Groundwater

Groundwater is the largest accessible source of freshwater on Earth and a vital lifeline for billions of people, particularly in arid and semi-arid regions. However, unsustainable extraction, weak governance and climate change are causing severe depletion of aquifers worldwide. Mismanagement leads to long-term water scarcity, declining groundwater quality and in many regions, permanent land subsidence (Famiglietti 2014).

Monitoring groundwater is challenging because aquifers are largely invisible. Space-based technologies such as GRACE and GRACE-FO provide tools to measure groundwater mass change at large scales, while radar interferometry (InSAR) detects land subsidence caused by overextraction. When combined with ground-based measurements, these space observations enable governments and communities to manage groundwater more sustainably (Rezaie Boroon and Fisher 2012; Gautam, Chandra, and Henry 2024).
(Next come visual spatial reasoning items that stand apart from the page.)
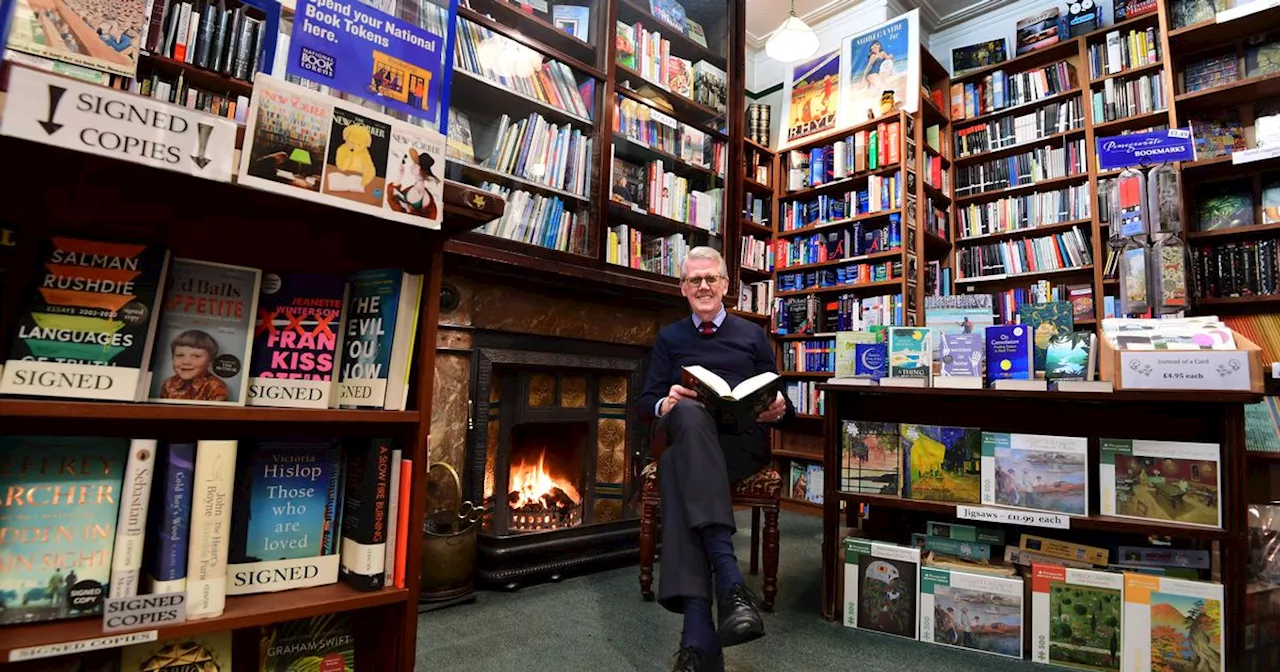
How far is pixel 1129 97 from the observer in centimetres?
340

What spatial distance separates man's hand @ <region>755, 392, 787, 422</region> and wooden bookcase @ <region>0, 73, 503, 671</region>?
3.64 feet

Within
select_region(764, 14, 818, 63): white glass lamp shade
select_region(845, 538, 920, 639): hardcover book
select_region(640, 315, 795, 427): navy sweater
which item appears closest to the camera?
select_region(845, 538, 920, 639): hardcover book

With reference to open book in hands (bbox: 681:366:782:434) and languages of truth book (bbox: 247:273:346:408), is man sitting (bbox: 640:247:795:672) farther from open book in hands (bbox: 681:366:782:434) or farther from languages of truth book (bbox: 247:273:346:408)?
languages of truth book (bbox: 247:273:346:408)

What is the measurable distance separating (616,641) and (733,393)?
79cm

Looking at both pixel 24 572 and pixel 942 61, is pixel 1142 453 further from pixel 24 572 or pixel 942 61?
pixel 942 61

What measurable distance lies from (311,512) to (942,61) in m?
5.04

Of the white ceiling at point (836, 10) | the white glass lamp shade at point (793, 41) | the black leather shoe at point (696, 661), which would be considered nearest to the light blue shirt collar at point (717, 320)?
the black leather shoe at point (696, 661)

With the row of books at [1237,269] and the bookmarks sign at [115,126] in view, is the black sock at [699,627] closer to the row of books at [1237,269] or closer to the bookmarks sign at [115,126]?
the bookmarks sign at [115,126]

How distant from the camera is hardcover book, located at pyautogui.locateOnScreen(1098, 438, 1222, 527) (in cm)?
154

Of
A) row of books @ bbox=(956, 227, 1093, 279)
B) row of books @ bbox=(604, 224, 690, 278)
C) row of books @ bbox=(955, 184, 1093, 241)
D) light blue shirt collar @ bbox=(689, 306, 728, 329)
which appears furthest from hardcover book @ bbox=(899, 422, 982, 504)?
row of books @ bbox=(955, 184, 1093, 241)

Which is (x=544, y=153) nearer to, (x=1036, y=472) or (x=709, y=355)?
(x=709, y=355)

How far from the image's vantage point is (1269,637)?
5.05ft

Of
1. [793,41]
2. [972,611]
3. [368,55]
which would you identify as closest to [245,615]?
[368,55]

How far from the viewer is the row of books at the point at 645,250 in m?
2.76
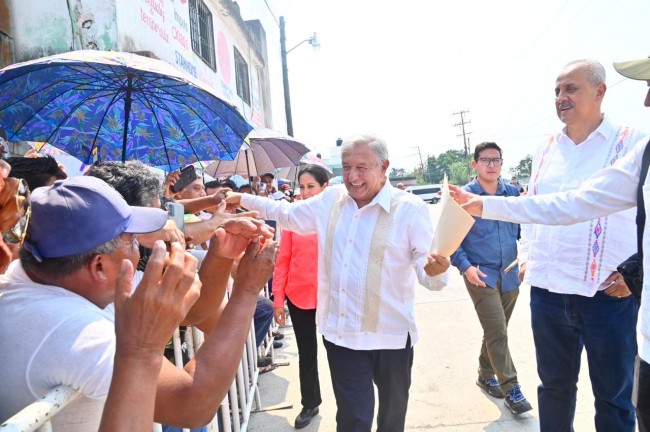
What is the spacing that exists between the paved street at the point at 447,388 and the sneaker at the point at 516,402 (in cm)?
5

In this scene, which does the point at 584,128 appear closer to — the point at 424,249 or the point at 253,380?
the point at 424,249

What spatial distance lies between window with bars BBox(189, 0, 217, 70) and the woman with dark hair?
667 cm

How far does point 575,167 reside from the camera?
2.48m

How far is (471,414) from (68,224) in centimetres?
317

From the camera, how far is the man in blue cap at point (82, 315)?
113 centimetres

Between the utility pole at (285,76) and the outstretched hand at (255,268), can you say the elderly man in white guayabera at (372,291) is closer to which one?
the outstretched hand at (255,268)

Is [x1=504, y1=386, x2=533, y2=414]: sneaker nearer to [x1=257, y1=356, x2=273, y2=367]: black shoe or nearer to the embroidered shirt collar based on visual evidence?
the embroidered shirt collar

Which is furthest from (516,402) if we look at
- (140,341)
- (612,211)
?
(140,341)

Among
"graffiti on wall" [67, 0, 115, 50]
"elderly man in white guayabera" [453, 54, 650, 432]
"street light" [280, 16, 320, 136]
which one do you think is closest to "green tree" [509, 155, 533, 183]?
"street light" [280, 16, 320, 136]

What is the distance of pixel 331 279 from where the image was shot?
8.49ft

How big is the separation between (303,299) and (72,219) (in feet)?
7.70

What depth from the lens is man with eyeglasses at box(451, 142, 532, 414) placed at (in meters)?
3.39

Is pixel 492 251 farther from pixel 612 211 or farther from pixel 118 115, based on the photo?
pixel 118 115

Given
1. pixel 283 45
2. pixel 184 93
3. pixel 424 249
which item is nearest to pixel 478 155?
pixel 424 249
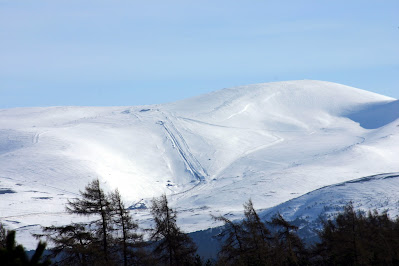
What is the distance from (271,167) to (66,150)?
5566 centimetres

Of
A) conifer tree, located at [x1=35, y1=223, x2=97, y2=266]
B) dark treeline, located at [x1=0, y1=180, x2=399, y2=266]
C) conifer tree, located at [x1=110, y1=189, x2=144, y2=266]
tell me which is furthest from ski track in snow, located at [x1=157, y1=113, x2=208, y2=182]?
conifer tree, located at [x1=35, y1=223, x2=97, y2=266]

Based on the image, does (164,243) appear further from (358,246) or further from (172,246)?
(358,246)

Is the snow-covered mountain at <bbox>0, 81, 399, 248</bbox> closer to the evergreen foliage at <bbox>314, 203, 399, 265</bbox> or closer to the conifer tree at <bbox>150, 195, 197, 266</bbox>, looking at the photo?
the evergreen foliage at <bbox>314, 203, 399, 265</bbox>

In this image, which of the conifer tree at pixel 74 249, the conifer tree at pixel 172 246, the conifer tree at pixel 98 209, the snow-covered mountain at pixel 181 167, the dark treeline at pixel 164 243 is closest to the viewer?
the conifer tree at pixel 74 249

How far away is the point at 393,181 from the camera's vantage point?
125 m

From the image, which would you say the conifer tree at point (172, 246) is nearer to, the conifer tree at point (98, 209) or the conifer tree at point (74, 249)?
the conifer tree at point (98, 209)

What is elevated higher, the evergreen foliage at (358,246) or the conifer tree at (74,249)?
the conifer tree at (74,249)

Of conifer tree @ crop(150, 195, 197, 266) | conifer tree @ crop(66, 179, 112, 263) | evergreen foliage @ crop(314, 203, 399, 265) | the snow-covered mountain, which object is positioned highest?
the snow-covered mountain

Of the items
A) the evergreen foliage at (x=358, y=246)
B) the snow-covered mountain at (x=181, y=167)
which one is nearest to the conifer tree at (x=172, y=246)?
the evergreen foliage at (x=358, y=246)

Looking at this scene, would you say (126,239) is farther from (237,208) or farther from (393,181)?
(237,208)

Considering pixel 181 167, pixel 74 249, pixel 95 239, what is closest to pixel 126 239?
pixel 95 239

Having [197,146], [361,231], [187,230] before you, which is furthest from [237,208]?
[361,231]

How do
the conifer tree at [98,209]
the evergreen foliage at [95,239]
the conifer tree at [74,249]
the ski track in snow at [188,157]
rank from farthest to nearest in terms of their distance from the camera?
the ski track in snow at [188,157]
the conifer tree at [98,209]
the evergreen foliage at [95,239]
the conifer tree at [74,249]

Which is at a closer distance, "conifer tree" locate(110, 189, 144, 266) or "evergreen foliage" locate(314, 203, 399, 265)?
"conifer tree" locate(110, 189, 144, 266)
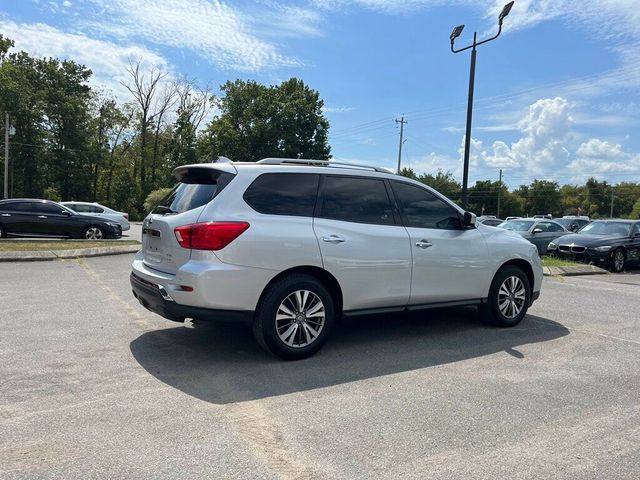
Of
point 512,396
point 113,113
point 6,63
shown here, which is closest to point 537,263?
point 512,396

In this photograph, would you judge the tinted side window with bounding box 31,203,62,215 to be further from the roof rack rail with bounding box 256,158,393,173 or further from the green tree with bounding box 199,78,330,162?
the green tree with bounding box 199,78,330,162

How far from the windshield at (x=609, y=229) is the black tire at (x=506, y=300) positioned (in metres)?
11.1

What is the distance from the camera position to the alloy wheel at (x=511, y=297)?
654cm

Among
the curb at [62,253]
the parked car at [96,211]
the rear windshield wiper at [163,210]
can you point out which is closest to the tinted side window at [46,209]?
the curb at [62,253]

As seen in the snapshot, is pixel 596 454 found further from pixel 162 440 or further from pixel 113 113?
pixel 113 113

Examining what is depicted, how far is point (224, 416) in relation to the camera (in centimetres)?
371

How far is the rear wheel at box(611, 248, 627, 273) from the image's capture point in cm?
1511

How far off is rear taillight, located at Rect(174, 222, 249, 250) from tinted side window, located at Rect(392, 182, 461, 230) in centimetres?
197

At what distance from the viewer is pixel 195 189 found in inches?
200

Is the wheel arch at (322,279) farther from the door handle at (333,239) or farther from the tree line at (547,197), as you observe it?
the tree line at (547,197)

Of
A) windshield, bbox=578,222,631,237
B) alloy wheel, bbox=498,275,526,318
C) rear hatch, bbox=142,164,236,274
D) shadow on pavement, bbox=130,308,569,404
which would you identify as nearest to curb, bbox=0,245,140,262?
shadow on pavement, bbox=130,308,569,404

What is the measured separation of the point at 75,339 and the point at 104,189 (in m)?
62.0

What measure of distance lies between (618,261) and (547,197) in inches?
3890

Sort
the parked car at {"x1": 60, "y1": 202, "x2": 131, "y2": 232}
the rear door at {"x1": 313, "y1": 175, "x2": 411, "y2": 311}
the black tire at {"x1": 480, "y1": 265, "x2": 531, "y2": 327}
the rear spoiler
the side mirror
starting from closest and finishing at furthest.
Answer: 1. the rear spoiler
2. the rear door at {"x1": 313, "y1": 175, "x2": 411, "y2": 311}
3. the side mirror
4. the black tire at {"x1": 480, "y1": 265, "x2": 531, "y2": 327}
5. the parked car at {"x1": 60, "y1": 202, "x2": 131, "y2": 232}
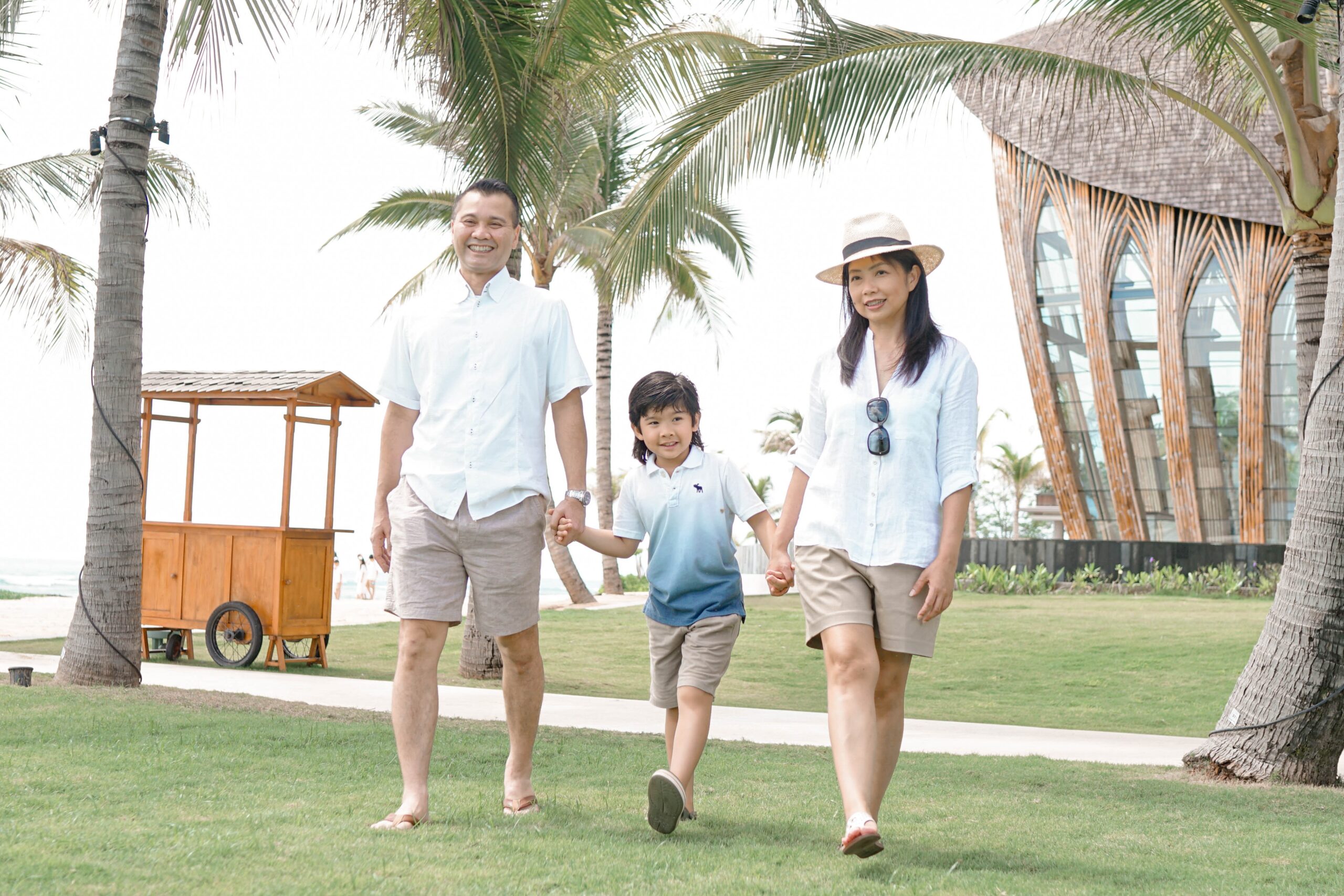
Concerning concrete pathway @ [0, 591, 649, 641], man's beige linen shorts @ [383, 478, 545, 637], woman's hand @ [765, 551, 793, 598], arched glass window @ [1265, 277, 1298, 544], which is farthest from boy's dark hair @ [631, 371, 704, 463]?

When direct groundwater measurements are unavailable, surface indicators such as soil moisture, vegetation health, and evapotranspiration can reveal groundwater use. This is especially true in arid, permeable, or irrigated regions where shallow groundwater strongly influences crops and soil conditions. While remote sensing does not measure extraction directly, high-resolution imagery (e.g., Landsat evapotranspiration data) can help infer groundwater dependence where surface water is limited. (Adams et al. 2022)
 

Space technologies to support managing water scarcity, drought and groundwater

Space technologies are the key to addressing the water-related challenges in relation to water scarcity, drought and groundwater. Uniquely, GRACE and GRACE-FO can observe mass changes in water storage (UNOOSA, 2023). In general, space technologies in combination with GIS can be used for detecting water stress in crops, assessing soil moisture, performing drought severity assessments and analysing land use changes.